Flairer son soi: la conscience de soi chez les chiens, et un changement de paradigme scientifique

Traduit de l’anglais par Juliette Colinas

Depuis les années 1970, la capacité des animaux à se reconnaître dans les miroirs a été utilisée comme critère de base pour déterminer s’ils possèdent une conscience de soi similaire à la nôtre. Or, selon ce critère, cela ne serait le cas que pour une poignée espèces: les dauphins, les autres grands singes, les pies, les raies manta, et peut-être les cochons. La conscience de soi, si fondamentale à notre propre expérience, pourrait être considérée comme une rareté.

Toutefois, le test du miroir a ses critiques. Certains scientifiques disent qu’il discrimine les créatures qui ne dépendent pas de la vision autant que nous le faisons. Débarrassez-vous des miroirs, et utilisez des tests qui sont adaptés aux inclinations sensorielles des autres espèces, et beaucoup plus d’animaux passeraient ces tests. À savoir: les chiens, qui échouent au test du miroir systématiquement, et souvent comiquement, mais qui, lorsqu’on leur fait passer un test basé sur l’odeur, semblent tout à fait conscients d’eux-mêmes.

Dans une étude publiée dans la revue Behavioral Processes, la psychologue Alexandra Horowitz du Collège Barnard décrit un test de reconnaissance du soi basé sur l’olfaction, qui a été administré à 36 chiens domestiques, auxquels l’odeur de leur propre urine ainsi que celle d’un autre chien ont été présentées. De façon peu surprenante, les chiens ont différencié les deux. Ensuite, dans une seconde étape du test, Horowitz a mélangé l’odeur de chacun des chiens avec de l’huile d’anis. Les chiens ont montré un intérêt marqué pour cette odeur altérée, passant plus de temps à la sentir que celle de leur odeur non modifiée ou celle de l’huile elle-même.

Conceptuellement, cela ressemblait à la partie cruciale du test d’autoreconnaissance du miroir, dans lequel un animal utilise un miroir pour étudier une caractéristique de lui-même inattendue, telle que de la peinture que le chercheur aurait subrepticement appliquée à l’arrière de sa tête. « C’est là que l’idée du ‘soi’ peut être introduite », dit Horowitz de cette partie de l’étude. « Hé, quelque chose a changé dans mon odeur! »

Horowitz prend garde à noter que la reconnaissance du soi n’est pas nécessairement la même chose que la conscience de soi. « Moi » pour un chien pourrait vouloir dire quelque chose de très différent de « moi » pour un humain. « La conscience de soi est beaucoup plus riche que de simplement se reconnaître », dit-elle.
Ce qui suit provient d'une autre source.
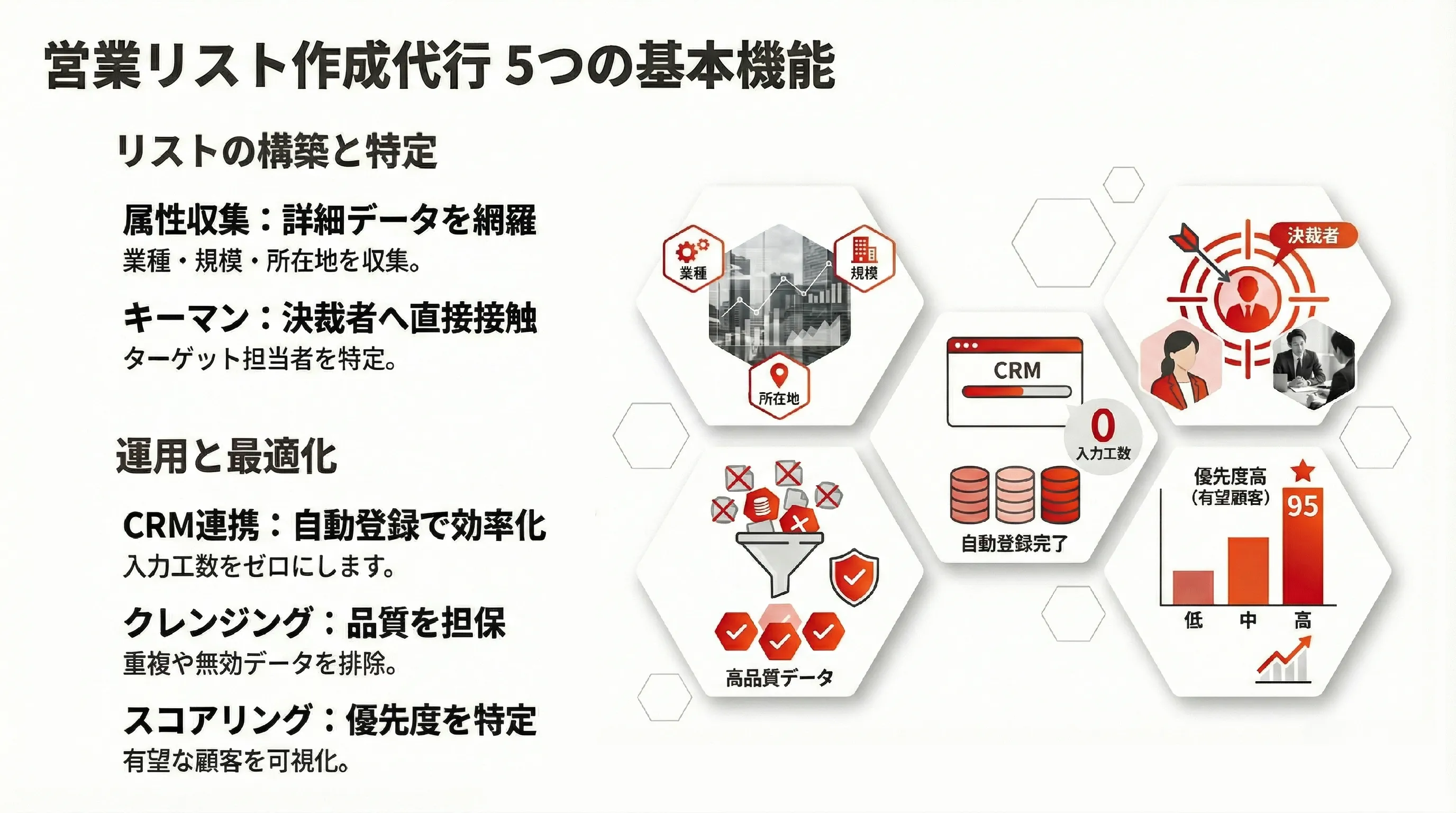 営業リスト作成代行 5つの基本機能

リストの構築と特定

属性収集：詳細データを網羅
業種・規模・所在地を収集。

キーマン：決裁者へ直接接触
ターゲット担当者を特定。

運用と最適化

CRM連携：自動登録で効率化
入力工数をゼロにします。

クレンジング：品質を担保
重複や無効データを排除。

スコアリング：優先度を特定
有望な顧客を可視化。

業種
規模
所在地

決裁者

CRM
0
入力工数
自動登録完了

高品質データ

優先度高
(有望顧客)
95
低
中
高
Cependant, nous savons que d’autres éléments importants constitutifs du sens du soi et des autres dans la conscience de soi humaine se retrouvent également chez les chiens – tels que la mémoire, l’émotion, et les relations sociales.

Pour la plupart des gens qui connaissent les chiens, cela n’apparaîtra pas surprenant. Ils se comportent certainement comme s’ils étaient conscients d’eux-mêmes. Mais les résultats obtenus par Horowitz suggèrent un imprimatur scientifique pour cette intuition. Les résultats semblent aussi pointer vers une question éthique: à la lumière de ces connaissances, allons-nous traiter les chiens, domestiques ou sauvages, de façon différente?

Cela dépasse la portée de la présente étude. Dans l’immédiat, les tests de Horowitz fournissent peut-être un paradigme pour tester d’autres espèces pour lesquelles la conscience de soi reste à être validée scientifiquement. La reconnaissance d’individus apparentés basée sur l’odeur se retrouve à travers le règne animal; peut-être que certains de ces animaux se reconnaissent eux-mêmes de cette façon. « D’autres animaux pourraient être également intéressés par leur propre odeur altérée », dit Horowitz, « mais cela n’a pas été beaucoup testé ».